Les méningites bactériennes les plus fréquentes sont :
- Méningocoque B.
- Méningocoque C.
- Haemophilus influenzae type b ( Hib).
- Pneumocoque.
Diagnostic
« En général, on peut dire que la méningite est une maladie très difficile à diagnostiquer à ses premiers stades, où le traitement serait beaucoup plus efficace, et plus facile à diagnostiquer une fois qu’elle s’est développée, moment où le traitement est moins efficace », explique Roi Piñeiro Pérez, chef du Service de Pédiatrie de l’Hôpital Général de Villalba (Madrid) et membre du Comité des Médicaments de l’Association Espagnole de Pédiatrie (AEP).
Le diagnostic de la méningite bactérienne se fait en analysant un échantillon de liquide céphalo-rachidien (du canal rachidien).

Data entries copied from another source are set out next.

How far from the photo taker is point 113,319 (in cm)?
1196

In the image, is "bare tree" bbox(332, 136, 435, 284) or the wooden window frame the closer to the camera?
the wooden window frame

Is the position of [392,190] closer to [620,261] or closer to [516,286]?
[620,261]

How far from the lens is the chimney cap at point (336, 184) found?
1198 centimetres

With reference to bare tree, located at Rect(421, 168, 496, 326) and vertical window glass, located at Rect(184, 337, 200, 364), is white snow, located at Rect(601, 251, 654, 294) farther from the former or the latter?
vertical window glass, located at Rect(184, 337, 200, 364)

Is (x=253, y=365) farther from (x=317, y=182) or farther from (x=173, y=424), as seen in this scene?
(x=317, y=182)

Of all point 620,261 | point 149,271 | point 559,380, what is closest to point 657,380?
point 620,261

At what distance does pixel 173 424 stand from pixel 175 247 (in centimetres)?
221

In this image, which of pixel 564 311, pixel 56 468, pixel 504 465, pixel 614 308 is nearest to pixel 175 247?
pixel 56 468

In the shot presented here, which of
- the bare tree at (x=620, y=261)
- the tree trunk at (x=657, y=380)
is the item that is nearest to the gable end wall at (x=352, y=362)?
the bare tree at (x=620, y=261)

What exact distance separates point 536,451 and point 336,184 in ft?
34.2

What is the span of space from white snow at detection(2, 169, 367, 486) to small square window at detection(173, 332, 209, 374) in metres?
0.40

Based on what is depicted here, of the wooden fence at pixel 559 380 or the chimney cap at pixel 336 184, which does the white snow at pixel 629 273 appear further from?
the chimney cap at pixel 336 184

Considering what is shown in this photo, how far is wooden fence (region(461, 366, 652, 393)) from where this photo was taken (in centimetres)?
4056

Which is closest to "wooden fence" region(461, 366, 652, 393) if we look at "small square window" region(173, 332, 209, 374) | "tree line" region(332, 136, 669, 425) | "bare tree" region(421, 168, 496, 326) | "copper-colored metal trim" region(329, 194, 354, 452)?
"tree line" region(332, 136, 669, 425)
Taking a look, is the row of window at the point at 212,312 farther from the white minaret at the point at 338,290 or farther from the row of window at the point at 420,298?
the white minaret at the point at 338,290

Cet échantillon est prélevé par une ponction lombaire.
De plus, le spécialiste peut demander d’autres tests pour le confirmer, tels qu’une échographie ou une tomodensitométrie (CT) qui permettent de déterminer s’il existe un abcès responsable de la méningite.
Traitements
La plupart des personnes souffrant d’une méningite virale guérit sans problème.
Pour la méningite bactérienne, le traitement consiste en soins hospitaliers spécifiques et une antibiothérapie intensive.
D’autres soins qui peuvent être prescrits au patient incluent l’administration de liquides par voie intraveineuse et des médicaments pour traiter les lésions associées qui peuvent apparaître, comme l’œdème cérébral, le choc ou les crises épileptiques.
Un diagnostic précoce et une assistance rapide d’un spécialiste sont indispensables. Dans certains cas, la maladie évolue avec une intensité importante ou touche des personnes au système immunitaire affaibli et peut conduire à des issues fatales.
Autres données
Complications et séquelles
Si le diagnostic de méningite est tardif ou si le patient ne reçoit pas le traitement adéquat, cette maladie peut provoquer des lésions et des séquelles. Les plus marquantes sont :
- Surdité (hipacuose).
- Hydrocéphalie.
- Convulsions.
- Saignement sous-dural.
- Dano cérébral.
- Œdème cérébral.
- Trombose des sinus veineux.
- Paralysie des nerfs crâniens.
- Crises épileptiques.
- Choc septique.
- Insuffisance rénale.
Méningites en période de pandémie de coronavirus
Journée mondiale de la méningite
À propos de l'auteur
Dr Jean-Pascal Del Bano
Médecin spécialiste en biologie clinique, cofondateur du groupe Le Guide Santé, le Dr Jean-Pascal Del Bano est le directeur de la rédaction du site Le Guide Santé. Après un parcours dans divers domaines complémentaires de la santé (laboratoire de biologie médicale, direction médicale de cliniques, centre de rééducation cardiaque), il a acquis une très bonne connaissance du monde de la santé et notamment du secteur hospitalier. Le Dr Del Bano a également été médecin responsable du traitement de données de plusieurs palmarès des hôpitaux édités dans la presse écrite et numérique.